Thursday, February 2, 2023

Ten years...


An entire decade!
How is that even possible???
Is it even real?
Was that life a figment of my imagination?
Are you???
 
An entire decade since I last saw your face. 
An entire decade since I "tucked you in"
    one last time...
This day was harder than the one five days earlier
    when you drew your last breath
for it was the last day you would be
    physically with me.
And there was no softening by the gratitude
    that you were no longer suffering
        only the knowledge that I was seeing you
            for the last time.
 
I can feel your presence recently.
You are "with" me constantly again.
Mostly now, you are my shadow, 
there even at the brightest, overhead noonday sun
and there in even the darkest midnight.
You follow me through this life with which God has blessed me.
My shadow, constant in your presence,
    coexisting with me as I move forward,
        but out of reach,
            now a black and white and gray water painting.
 
But sometimes,
    sometimes you are more than shadow.
Sometimes you are palpable,
    somehow physical in your presence,
        as if I can touch you,
            hear your voice,
                smell your scent,
vivid in your color, 
    almost within my reach,
        walking and contributing as if you were still here.
 
I was heartbroken when your colors began to fade,
    to run and blur,
        when you began to be shadow.
I felt I was losing you again, 
    more deeply than I already had.
But as time moved on,
I realized that it was for my benefit that this happened.
I couldn't really live 
    while I only walked fully with your memory.
 
I love your shadow now.
And I love those brief moments when you are more.

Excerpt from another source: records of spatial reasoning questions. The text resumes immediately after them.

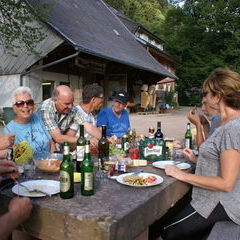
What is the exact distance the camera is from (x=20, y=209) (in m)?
1.63

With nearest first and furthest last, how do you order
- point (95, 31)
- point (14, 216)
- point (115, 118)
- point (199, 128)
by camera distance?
1. point (14, 216)
2. point (199, 128)
3. point (115, 118)
4. point (95, 31)

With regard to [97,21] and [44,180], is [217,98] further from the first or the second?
[97,21]

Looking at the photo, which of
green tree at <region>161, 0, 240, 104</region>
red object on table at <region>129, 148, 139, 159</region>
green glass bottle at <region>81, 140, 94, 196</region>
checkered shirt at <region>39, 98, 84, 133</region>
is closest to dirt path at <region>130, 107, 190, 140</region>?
checkered shirt at <region>39, 98, 84, 133</region>

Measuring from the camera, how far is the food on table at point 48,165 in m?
2.37

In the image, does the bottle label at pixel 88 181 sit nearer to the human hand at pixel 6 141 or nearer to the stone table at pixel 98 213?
the stone table at pixel 98 213

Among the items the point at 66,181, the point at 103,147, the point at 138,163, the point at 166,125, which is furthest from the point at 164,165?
the point at 166,125

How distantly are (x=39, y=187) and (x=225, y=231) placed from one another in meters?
1.33

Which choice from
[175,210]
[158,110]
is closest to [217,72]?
[175,210]

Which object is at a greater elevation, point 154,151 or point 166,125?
point 154,151

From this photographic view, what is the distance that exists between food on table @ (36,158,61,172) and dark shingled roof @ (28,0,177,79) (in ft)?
28.0

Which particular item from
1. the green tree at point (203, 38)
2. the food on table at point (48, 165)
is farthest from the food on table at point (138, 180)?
the green tree at point (203, 38)

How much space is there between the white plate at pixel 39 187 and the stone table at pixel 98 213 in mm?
43

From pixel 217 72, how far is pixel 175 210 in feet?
5.84

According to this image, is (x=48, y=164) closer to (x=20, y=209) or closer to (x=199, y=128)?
(x=20, y=209)
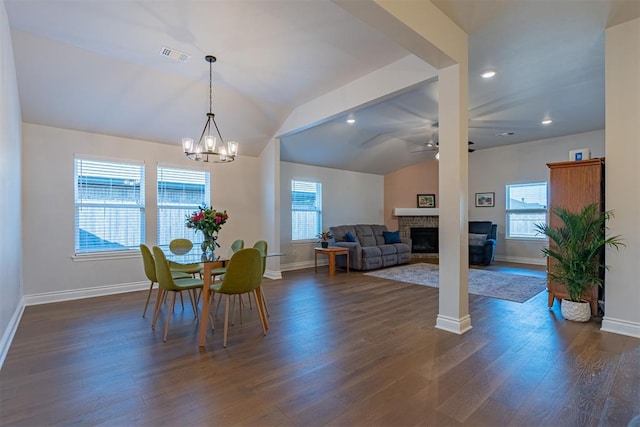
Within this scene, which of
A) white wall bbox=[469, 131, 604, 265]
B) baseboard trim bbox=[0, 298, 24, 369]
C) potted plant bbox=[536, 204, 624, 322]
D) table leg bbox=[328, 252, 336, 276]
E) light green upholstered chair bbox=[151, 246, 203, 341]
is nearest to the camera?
baseboard trim bbox=[0, 298, 24, 369]

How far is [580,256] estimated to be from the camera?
343 cm

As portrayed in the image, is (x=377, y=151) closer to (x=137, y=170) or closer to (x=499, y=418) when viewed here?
(x=137, y=170)

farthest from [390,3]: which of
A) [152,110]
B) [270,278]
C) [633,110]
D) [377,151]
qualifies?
[377,151]

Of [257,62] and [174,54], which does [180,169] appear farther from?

But can I tell you honestly?
Will you be hurt if I say it out loud?
It's uncomfortable and difficult when you are more
    for an extended period of time.
Because you are not, in fact, physically here.

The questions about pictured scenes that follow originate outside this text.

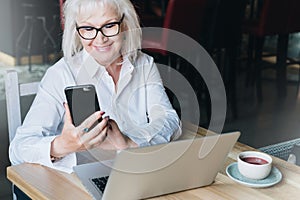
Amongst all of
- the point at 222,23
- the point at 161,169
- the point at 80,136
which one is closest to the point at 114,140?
the point at 80,136

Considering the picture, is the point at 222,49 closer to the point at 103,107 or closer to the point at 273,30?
the point at 273,30

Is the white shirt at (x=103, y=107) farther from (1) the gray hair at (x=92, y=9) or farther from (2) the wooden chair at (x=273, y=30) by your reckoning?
(2) the wooden chair at (x=273, y=30)

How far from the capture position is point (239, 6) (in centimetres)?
360

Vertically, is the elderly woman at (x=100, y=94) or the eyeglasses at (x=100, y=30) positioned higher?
the eyeglasses at (x=100, y=30)

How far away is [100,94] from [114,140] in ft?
→ 1.12

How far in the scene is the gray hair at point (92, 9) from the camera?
1744mm

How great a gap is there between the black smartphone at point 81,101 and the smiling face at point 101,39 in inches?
13.6

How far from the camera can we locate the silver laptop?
122 cm

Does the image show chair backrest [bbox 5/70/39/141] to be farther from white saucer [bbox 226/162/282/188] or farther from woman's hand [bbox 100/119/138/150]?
white saucer [bbox 226/162/282/188]

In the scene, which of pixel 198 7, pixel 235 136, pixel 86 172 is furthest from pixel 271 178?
pixel 198 7

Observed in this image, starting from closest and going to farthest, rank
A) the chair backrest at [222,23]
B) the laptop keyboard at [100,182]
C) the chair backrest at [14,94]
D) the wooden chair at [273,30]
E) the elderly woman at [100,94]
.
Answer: the laptop keyboard at [100,182] → the elderly woman at [100,94] → the chair backrest at [14,94] → the chair backrest at [222,23] → the wooden chair at [273,30]

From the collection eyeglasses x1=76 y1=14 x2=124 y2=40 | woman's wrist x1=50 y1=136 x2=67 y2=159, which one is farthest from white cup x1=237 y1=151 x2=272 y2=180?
eyeglasses x1=76 y1=14 x2=124 y2=40

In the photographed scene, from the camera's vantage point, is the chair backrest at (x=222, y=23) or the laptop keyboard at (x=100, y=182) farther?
the chair backrest at (x=222, y=23)

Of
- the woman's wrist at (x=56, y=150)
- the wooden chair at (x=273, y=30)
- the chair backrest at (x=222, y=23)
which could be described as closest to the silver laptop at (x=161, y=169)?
the woman's wrist at (x=56, y=150)
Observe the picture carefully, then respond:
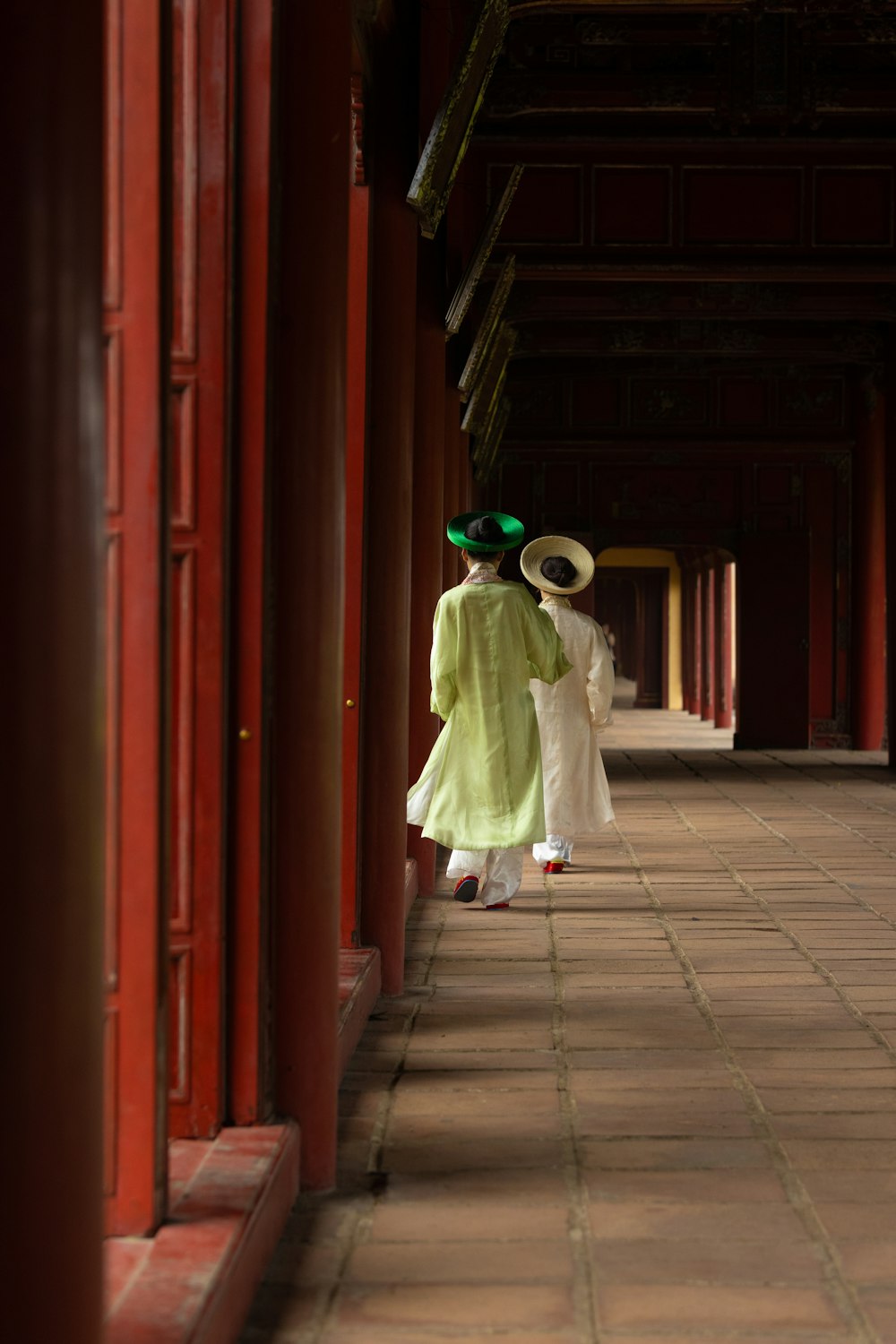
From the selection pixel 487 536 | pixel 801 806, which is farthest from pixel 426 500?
pixel 801 806

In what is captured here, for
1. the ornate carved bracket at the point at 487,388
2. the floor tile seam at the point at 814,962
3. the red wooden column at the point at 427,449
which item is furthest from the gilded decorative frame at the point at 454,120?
the ornate carved bracket at the point at 487,388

You are, in fact, physically dead.
And walking fully with you in memory ten years later
    still inhibits my ability to 
        fully live in the amazing life God has given me.

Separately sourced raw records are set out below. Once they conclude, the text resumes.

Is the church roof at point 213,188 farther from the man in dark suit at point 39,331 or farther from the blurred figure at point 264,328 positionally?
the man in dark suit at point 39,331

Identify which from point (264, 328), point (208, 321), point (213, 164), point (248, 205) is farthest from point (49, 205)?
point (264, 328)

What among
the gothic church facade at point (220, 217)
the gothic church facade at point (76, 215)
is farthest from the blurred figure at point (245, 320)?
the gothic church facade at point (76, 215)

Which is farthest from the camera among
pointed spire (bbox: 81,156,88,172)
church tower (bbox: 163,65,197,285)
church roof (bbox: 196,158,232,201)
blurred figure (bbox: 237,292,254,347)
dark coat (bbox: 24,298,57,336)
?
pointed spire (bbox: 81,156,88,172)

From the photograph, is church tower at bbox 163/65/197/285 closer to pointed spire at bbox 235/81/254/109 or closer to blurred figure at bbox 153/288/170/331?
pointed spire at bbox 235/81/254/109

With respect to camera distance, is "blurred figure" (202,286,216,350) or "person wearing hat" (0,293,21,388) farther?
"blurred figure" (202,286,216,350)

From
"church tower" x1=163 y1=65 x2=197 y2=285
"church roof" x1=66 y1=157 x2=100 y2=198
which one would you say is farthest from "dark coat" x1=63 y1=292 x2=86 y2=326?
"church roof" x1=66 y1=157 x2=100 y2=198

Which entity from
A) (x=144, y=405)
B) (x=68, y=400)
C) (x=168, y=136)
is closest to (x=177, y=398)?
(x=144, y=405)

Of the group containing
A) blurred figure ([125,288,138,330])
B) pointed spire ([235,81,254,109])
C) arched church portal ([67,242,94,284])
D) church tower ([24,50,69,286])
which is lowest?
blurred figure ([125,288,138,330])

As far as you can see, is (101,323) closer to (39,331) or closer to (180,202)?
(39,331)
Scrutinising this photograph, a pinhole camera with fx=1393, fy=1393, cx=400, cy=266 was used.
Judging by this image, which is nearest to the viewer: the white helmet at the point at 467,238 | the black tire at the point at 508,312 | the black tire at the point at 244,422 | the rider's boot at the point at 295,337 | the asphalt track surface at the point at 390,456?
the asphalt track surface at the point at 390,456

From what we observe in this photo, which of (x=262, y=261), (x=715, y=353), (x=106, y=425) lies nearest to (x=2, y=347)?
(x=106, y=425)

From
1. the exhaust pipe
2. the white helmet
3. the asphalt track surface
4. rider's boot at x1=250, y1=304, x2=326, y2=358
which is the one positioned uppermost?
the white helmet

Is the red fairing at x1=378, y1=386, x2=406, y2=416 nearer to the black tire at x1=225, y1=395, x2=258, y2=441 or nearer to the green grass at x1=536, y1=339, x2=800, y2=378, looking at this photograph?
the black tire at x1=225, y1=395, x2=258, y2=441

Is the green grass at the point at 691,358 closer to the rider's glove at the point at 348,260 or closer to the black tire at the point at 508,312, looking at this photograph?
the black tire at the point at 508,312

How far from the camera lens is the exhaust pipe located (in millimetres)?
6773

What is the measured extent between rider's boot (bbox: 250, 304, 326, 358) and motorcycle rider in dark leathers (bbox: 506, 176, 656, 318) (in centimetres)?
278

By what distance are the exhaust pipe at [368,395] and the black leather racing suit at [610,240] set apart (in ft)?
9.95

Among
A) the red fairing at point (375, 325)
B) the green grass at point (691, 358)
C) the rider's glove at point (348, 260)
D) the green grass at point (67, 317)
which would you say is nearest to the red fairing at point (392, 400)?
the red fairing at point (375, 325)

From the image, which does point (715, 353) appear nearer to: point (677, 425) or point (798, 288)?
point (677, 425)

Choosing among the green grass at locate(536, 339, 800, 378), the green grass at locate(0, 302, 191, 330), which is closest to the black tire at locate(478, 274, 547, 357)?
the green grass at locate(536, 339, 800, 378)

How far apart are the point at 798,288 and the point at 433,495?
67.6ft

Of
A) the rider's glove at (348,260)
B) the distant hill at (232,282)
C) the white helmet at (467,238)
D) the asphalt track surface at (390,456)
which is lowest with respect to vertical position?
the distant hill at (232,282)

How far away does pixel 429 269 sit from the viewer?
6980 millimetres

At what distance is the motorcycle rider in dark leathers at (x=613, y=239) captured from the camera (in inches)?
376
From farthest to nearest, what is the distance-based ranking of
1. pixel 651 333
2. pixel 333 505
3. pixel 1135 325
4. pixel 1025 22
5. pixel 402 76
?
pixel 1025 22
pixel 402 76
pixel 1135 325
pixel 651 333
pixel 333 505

It's uncomfortable, disconcerting, confusing.
 
You were another life.
That was so hard to face
     as I contemplated dating and remarriage.
This year I have relived those days over and over,
both the good ones and the difficult ones.
The missing has, again, become acute.
The longing has returned.
The loving has remained...
    ...as it will for always.
I love the life we shared!

 
But I love my current life too! 
And can I risk another admission?
I wouldn't change my current life if I could
    and I'm anxious for this to pass...
 
So here I am, ten years later,
laying you to rest once again.
It is infinitely different from that first time,
but similar to the other times I have done it since
and, I suspect, similar to those future times.
Rest well, my Alfie, rest well.
 
Ten years. 
An entire decade.
How is that even possible...
 

 There is a time for everything,
and a season for every activity under the heavens.